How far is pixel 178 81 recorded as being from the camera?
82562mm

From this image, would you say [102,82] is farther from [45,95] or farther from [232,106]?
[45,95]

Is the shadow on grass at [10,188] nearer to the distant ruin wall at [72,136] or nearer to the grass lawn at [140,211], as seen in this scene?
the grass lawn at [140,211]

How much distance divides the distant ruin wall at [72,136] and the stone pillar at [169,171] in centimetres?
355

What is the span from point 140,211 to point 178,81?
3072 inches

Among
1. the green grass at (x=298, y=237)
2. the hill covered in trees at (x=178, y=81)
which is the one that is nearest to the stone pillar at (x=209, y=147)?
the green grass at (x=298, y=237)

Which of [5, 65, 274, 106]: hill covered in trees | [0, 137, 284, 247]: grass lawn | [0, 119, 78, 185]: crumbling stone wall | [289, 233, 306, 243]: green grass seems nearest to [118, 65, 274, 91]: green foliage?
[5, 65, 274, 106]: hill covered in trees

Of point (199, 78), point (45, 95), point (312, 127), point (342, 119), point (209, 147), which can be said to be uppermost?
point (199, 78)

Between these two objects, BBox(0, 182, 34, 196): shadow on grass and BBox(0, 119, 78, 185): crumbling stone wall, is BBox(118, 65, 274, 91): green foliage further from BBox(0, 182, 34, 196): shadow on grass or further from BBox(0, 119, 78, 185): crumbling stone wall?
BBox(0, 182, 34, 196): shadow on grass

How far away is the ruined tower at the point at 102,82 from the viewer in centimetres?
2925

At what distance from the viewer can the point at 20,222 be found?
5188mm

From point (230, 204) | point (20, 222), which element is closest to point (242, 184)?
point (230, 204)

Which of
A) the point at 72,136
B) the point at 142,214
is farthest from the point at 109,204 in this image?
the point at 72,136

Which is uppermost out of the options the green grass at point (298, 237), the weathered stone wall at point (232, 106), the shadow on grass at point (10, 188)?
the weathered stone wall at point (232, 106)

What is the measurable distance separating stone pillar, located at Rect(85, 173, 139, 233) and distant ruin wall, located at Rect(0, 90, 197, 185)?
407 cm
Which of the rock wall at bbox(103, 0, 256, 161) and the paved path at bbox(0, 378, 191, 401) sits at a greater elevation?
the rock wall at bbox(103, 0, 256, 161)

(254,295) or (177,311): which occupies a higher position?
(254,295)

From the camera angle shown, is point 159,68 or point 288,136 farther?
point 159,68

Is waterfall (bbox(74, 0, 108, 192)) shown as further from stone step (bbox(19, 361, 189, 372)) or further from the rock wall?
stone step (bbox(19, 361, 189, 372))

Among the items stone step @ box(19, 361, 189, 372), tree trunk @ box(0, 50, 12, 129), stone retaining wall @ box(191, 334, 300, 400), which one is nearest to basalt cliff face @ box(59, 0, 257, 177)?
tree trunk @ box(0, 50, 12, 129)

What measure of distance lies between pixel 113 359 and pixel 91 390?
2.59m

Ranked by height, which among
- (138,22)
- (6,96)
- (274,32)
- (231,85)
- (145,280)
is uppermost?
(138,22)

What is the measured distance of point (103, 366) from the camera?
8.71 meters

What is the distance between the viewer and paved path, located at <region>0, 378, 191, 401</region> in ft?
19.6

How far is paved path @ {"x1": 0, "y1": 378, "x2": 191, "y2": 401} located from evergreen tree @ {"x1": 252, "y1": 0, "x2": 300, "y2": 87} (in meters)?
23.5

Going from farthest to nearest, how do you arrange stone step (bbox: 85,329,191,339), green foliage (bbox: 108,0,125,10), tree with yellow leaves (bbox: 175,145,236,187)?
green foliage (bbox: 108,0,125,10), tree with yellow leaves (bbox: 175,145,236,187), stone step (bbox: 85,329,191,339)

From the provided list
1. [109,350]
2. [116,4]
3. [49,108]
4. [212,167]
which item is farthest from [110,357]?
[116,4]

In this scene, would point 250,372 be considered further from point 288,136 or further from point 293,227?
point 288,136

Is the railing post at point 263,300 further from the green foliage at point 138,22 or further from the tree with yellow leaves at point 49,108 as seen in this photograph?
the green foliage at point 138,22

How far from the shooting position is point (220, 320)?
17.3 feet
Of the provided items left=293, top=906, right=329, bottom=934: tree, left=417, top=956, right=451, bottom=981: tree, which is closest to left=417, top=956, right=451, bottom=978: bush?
++++
[Short task] Change each "crumbling stone wall" in the lines above to "ruined stone wall" and give all the lines again, with nothing else altered.

[Answer to the exercise]
How far is pixel 178 81 recorded as being from the camera?
82562mm

From this image, would you say [102,82] is farther from [45,95] or farther from [232,106]?
[45,95]

Is the shadow on grass at [10,188] nearer to the distant ruin wall at [72,136] or nearer to the grass lawn at [140,211], as seen in this scene?
the grass lawn at [140,211]

How much distance divides the distant ruin wall at [72,136] and the stone pillar at [169,171] in centimetres?
355

What is the span from point 140,211 to point 178,81?
3072 inches

Among
1. the green grass at (x=298, y=237)
2. the hill covered in trees at (x=178, y=81)
which is the one that is nearest to the stone pillar at (x=209, y=147)?
the green grass at (x=298, y=237)

Which of [5, 65, 274, 106]: hill covered in trees | [0, 137, 284, 247]: grass lawn | [0, 119, 78, 185]: ruined stone wall | [289, 233, 306, 243]: green grass seems nearest to [118, 65, 274, 91]: green foliage?
[5, 65, 274, 106]: hill covered in trees

Of point (199, 78), point (45, 95), point (312, 127), point (342, 119), point (209, 147), which can be said to be uppermost?
point (199, 78)

Between these two objects, BBox(0, 182, 34, 196): shadow on grass and BBox(0, 119, 78, 185): ruined stone wall, is BBox(118, 65, 274, 91): green foliage further from BBox(0, 182, 34, 196): shadow on grass or further from BBox(0, 119, 78, 185): ruined stone wall?
BBox(0, 182, 34, 196): shadow on grass

How far away is the ruined tower at the point at 102,82 from the viewer in centimetres?
2925

At what distance from the viewer can the point at 20,222 be found?
5188mm

From point (230, 204) | point (20, 222), which element is closest to point (242, 184)?
point (230, 204)

Which of
A) the point at 72,136
B) the point at 142,214
is farthest from the point at 109,204 in this image?
the point at 72,136

Which is uppermost out of the options the green grass at point (298, 237), the weathered stone wall at point (232, 106), the shadow on grass at point (10, 188)?
the weathered stone wall at point (232, 106)

What is the measurable distance separating stone pillar, located at Rect(85, 173, 139, 233) and distant ruin wall, located at Rect(0, 90, 197, 185)?
407 cm
Which of the rock wall at bbox(103, 0, 256, 161) and the paved path at bbox(0, 378, 191, 401) sits at a greater elevation?
the rock wall at bbox(103, 0, 256, 161)

(254,295) or (177,311): which occupies a higher position?
(254,295)

From the camera angle shown, is point 159,68 or point 288,136 farther?
point 159,68

Is waterfall (bbox(74, 0, 108, 192)) shown as further from stone step (bbox(19, 361, 189, 372)) or further from the rock wall?
stone step (bbox(19, 361, 189, 372))

Among the items stone step @ box(19, 361, 189, 372), tree trunk @ box(0, 50, 12, 129), stone retaining wall @ box(191, 334, 300, 400), which one is nearest to basalt cliff face @ box(59, 0, 257, 177)?
tree trunk @ box(0, 50, 12, 129)

What measure of distance lies between pixel 113 359 and pixel 91 390?
2.59m

Ranked by height, which among
- (138,22)
- (6,96)
- (274,32)
- (231,85)
- (145,280)
is uppermost?
(138,22)

What is the measured distance of point (103, 366) from the camera?
8.71 meters

What is the distance between the viewer and paved path, located at <region>0, 378, 191, 401</region> in ft?
19.6

How far is paved path @ {"x1": 0, "y1": 378, "x2": 191, "y2": 401} located from evergreen tree @ {"x1": 252, "y1": 0, "x2": 300, "y2": 87} (in meters)?
23.5

Going from farthest to nearest, how do you arrange stone step (bbox: 85,329,191,339), green foliage (bbox: 108,0,125,10), tree with yellow leaves (bbox: 175,145,236,187)?
green foliage (bbox: 108,0,125,10), tree with yellow leaves (bbox: 175,145,236,187), stone step (bbox: 85,329,191,339)

From the provided list
1. [109,350]
2. [116,4]
3. [49,108]
4. [212,167]
which item is farthest from [110,357]?
[116,4]

In this scene, would point 250,372 be considered further from point 288,136 or further from point 293,227?
point 288,136

Is the railing post at point 263,300 further from the green foliage at point 138,22 or further from the tree with yellow leaves at point 49,108 as seen in this photograph?
the green foliage at point 138,22

How far from the shooting position is point (220, 320)?
17.3 feet
Of the provided items left=293, top=906, right=329, bottom=934: tree, left=417, top=956, right=451, bottom=981: tree, which is closest to left=417, top=956, right=451, bottom=978: bush?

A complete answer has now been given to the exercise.